▶ _BRANO CITATO_:
- - - -

Sentenza Sentenza Cassazione Civile n. 14351 del 25/05/2021

Cassazione civile sez. VI, 25/05/2021, (ud. 24/03/2021, dep. 25/05/2021), n.14351

LA CORTE SUPREMA DI CASSAZIONE

SEZIONE SESTA CIVILE

SOTTOSEZIONE T

Composta dagli Ill.mi Sigg.ri Magistrati:

Dott. CONTI Roberto Giovanni – Presidente –

Dott. CAPRIOLI Maura – Consigliere –

Dott. LO SARDO Giuseppe – Consigliere –

Dott. DELLI PRISCOLI Lorenzo – Consigliere –

Dott. CAPOZZI Raffaele – rel. Consigliere –

ha pronunciato la seguente:

ORDINANZA

sul ricorso 26872-2019 proposto da:

AGENZIA DELLE ENTRATE, (C.F. (OMISSIS)), in persona del Direttore pro

tempore, elettivamente domiciliata in ROMA, VIA DEI PORTOGHESI 12,

presso l’AVVOCATURA GENERALE DELLO STATO, che la rappresenta e

difende ope legis;

– ricorrente –

contro

SIEIL SRL UNIPERSONALE IN LIQUIDAZIONE, in persona del legale

rappresentante pro tempore, elettivamente domiciliata in ROMA,

PIAZZA CAVOUR, presso la CANCELLERIA della CORTE di CASSAZIONE,

rappresentata e difesa dall’avvocato CONCETTA GAMBINO;

– controricorrente –

avverso la sentenza n. 1383/5/2019 della COMMISSIONE TRIBUTARIA

REGIONALE della CAMPANIA SEZIONE DISTACCATA di SALERNO, depositata

il 14/02/2019;

udita la relazione della causa svolta nella Camera di consiglio non

partecipata del 24/03/2021 dal Consigliere Relatore Don. RAFFAELE

CAPOZZI.

- - - -

Domande sulla geometria della scena:
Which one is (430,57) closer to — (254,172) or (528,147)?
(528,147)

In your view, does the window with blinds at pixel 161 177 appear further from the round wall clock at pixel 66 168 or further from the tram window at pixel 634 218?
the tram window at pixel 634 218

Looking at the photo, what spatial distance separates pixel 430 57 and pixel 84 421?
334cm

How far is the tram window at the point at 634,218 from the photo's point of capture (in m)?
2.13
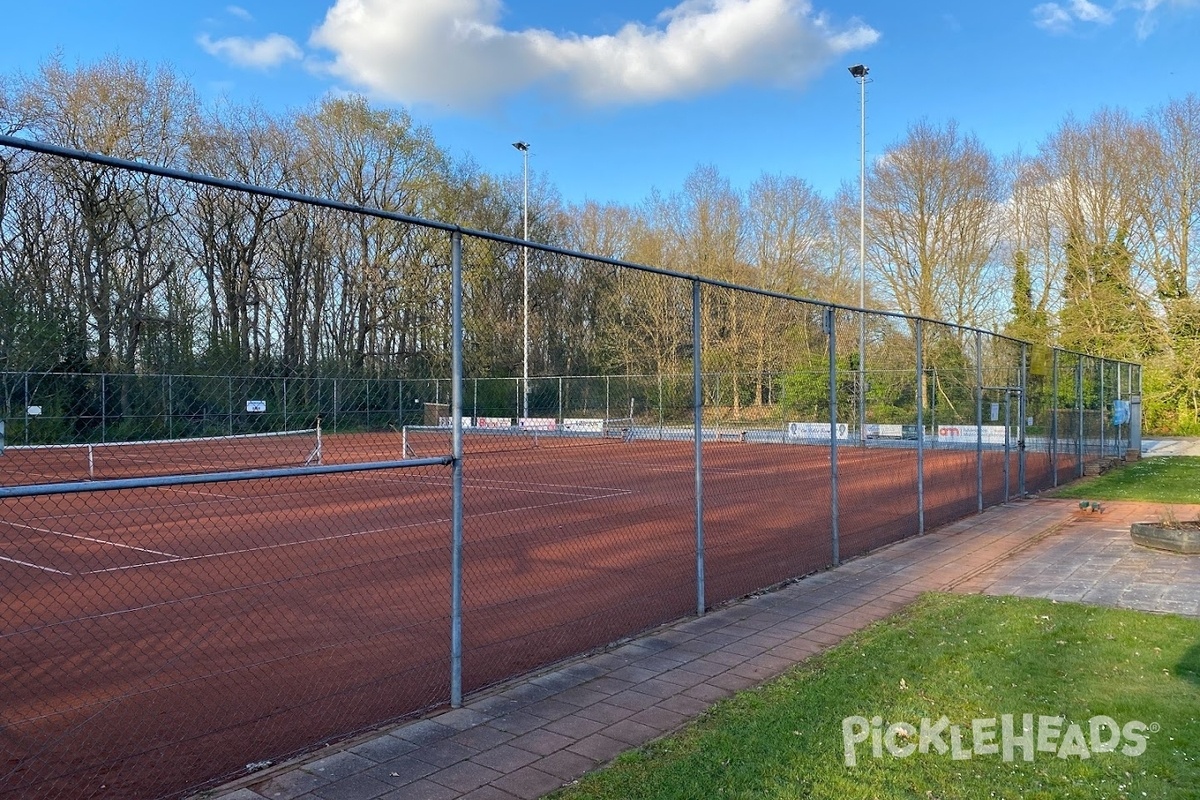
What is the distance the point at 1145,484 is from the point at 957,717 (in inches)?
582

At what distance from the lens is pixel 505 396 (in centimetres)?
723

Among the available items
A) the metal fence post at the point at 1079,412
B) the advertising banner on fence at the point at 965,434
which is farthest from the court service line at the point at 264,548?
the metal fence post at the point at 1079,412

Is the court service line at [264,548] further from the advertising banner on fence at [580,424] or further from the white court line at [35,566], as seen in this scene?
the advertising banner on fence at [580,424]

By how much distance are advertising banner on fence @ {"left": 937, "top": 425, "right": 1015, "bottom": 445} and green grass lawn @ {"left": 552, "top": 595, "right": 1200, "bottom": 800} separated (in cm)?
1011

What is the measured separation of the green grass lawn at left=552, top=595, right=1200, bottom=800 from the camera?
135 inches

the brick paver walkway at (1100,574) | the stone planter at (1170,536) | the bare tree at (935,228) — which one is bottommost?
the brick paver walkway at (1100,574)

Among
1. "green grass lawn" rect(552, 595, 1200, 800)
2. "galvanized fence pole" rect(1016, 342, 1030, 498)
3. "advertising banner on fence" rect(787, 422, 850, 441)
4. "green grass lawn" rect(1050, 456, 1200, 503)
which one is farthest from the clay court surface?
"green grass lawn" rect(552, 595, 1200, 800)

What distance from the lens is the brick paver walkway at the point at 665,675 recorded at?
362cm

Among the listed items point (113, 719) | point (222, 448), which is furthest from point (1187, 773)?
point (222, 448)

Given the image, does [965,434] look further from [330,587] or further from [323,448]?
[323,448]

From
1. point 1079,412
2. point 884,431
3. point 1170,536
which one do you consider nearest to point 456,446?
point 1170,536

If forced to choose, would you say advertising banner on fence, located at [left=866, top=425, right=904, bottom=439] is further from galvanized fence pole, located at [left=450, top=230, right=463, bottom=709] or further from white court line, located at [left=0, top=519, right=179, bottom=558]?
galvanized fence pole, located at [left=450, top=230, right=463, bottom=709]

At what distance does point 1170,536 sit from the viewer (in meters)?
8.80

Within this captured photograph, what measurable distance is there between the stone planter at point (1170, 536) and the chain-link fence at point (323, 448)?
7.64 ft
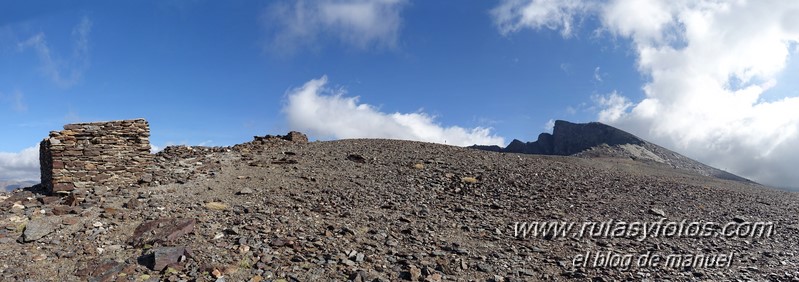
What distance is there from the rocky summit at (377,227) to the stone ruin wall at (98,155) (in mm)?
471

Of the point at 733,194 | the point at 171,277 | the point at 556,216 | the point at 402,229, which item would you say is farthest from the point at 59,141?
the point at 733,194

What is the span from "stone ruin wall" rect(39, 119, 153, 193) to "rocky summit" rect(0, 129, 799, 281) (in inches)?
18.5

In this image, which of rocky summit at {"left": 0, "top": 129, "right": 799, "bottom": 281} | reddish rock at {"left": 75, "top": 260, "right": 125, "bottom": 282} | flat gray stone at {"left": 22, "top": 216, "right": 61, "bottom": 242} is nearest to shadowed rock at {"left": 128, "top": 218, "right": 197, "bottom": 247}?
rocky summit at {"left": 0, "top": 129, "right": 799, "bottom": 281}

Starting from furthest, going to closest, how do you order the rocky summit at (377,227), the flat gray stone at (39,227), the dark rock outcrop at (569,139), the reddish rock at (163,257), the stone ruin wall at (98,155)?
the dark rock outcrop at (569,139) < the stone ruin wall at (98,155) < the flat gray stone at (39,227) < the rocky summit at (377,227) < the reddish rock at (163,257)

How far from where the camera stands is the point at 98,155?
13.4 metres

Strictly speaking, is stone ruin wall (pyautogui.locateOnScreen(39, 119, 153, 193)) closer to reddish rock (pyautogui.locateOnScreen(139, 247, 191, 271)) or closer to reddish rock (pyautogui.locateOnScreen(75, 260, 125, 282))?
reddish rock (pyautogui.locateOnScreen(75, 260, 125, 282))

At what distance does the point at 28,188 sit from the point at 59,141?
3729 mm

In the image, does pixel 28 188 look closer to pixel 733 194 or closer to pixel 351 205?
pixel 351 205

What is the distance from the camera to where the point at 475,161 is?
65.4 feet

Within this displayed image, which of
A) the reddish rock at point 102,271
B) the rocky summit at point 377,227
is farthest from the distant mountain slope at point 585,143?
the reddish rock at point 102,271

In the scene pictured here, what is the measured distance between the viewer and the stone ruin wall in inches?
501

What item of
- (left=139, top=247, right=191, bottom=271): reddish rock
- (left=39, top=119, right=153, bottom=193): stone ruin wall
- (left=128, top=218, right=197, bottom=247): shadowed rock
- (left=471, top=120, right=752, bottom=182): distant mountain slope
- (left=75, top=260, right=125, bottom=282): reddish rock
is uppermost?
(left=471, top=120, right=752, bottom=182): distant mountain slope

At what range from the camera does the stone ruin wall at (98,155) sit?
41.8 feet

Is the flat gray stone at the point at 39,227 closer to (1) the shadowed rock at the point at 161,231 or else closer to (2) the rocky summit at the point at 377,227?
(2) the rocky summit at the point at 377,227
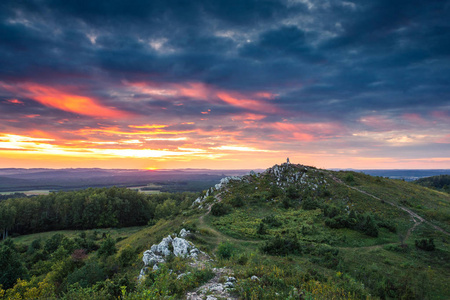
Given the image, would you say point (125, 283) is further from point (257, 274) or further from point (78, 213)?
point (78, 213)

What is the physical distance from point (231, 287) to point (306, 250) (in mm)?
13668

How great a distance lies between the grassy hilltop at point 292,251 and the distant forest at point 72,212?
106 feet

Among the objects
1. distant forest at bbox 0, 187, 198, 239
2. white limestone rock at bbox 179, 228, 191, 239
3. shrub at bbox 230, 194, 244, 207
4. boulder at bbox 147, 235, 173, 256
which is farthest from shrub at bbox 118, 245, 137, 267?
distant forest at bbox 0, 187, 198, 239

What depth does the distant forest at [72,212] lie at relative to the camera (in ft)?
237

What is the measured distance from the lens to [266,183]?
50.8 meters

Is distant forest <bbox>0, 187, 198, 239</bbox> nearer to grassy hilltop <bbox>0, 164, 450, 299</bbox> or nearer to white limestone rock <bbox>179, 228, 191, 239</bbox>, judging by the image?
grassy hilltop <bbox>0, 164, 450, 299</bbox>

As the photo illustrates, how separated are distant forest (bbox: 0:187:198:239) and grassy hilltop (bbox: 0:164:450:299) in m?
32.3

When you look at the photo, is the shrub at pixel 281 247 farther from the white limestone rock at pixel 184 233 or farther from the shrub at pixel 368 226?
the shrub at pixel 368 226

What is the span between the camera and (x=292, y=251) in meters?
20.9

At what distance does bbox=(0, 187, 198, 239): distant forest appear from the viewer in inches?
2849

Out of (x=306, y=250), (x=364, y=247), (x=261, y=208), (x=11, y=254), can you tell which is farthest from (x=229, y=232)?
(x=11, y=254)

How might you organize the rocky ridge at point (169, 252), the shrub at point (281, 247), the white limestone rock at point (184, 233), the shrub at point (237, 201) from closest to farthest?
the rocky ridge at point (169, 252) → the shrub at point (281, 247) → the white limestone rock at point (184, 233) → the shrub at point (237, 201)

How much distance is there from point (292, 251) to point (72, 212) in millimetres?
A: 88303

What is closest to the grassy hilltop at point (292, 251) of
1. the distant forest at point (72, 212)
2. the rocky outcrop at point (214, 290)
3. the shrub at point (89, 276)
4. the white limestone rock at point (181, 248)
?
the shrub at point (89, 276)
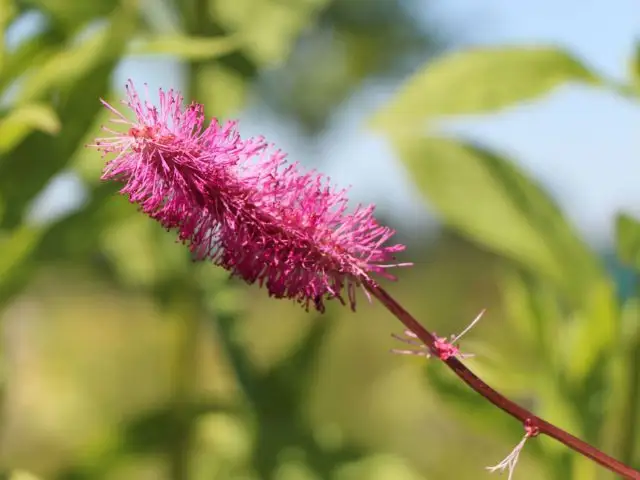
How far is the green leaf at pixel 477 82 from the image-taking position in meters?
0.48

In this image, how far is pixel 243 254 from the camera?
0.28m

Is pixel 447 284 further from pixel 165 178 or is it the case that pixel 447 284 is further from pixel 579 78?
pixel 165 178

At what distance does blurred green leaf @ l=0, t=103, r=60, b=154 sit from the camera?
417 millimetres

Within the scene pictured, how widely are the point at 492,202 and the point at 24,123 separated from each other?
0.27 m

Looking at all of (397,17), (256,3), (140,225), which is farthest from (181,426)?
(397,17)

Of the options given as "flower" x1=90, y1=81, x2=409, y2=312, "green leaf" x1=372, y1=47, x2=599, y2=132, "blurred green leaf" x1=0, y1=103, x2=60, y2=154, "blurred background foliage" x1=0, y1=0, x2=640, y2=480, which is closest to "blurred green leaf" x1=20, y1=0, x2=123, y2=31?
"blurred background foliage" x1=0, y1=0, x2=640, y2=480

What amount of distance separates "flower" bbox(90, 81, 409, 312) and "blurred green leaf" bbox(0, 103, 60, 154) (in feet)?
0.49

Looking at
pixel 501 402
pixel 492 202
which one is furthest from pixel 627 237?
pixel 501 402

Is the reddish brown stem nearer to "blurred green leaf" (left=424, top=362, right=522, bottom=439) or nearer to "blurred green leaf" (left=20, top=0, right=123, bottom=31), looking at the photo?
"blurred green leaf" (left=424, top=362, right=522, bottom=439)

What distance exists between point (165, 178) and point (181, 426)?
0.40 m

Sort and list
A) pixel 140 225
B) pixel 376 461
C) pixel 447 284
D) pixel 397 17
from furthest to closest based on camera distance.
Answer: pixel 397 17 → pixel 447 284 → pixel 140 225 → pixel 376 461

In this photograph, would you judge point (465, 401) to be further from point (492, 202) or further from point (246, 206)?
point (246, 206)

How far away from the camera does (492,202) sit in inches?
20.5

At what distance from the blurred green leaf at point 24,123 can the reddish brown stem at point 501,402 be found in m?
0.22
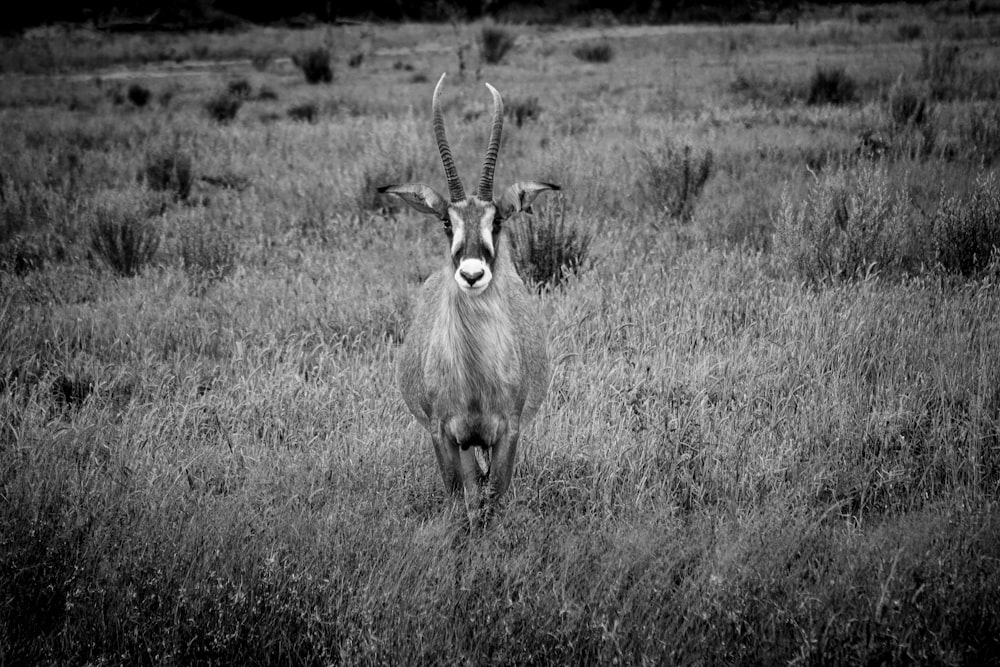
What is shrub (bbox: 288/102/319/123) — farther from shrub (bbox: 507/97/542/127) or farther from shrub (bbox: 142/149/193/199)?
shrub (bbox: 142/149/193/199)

- - - -

▶ _COMPITO ASSEGNATO A_:
In quale data è stata depositata la sentenza della Commissione tributaria regionale impugnata con l'ordinanza della Cassazione?
▶ _COMPITO ASSEGNATO B_:
Riprendi l'ordinanza della Cassazione, proseguendo subito dopo l'ultima frase riportata.

▶ _RISULTATO A_:
Il 14/02/2019.

▶ _RISULTATO B_:
Fatto

RILEVATO

che l’Agenzia delle entrate propone ricorso per cassazione nei confronti di una sentenza CTR Campania, sezione staccata di Salerno, di rigetto dell’appello proposto avverso una sentenza CTP Avellino, di parziale accoglimento del ricorso della contribuente s.r.l. “SIEIL” avverso avviso di accertamento IRES, IVA ed IRAP 2009 per Euro 356.015,00; la CTP aveva parzialmente accolto il ricorso della società, riducendo le somme riprese a tassazione da Euro 356.015,00 ad Euro 117.477,00; la CTR, con la sentenza impugnata, oltre a respingere l’appello dell’Agenzia delle entrate, ha altresì accolto l’appello incidentale della società contribuente, annullando l’avviso di accertamento impugnato nella sua interezza e quindi anche con riferimento all’importo di Euro 117.477,00, dalla CTP ritenuto correttamente ripreso a tassazione.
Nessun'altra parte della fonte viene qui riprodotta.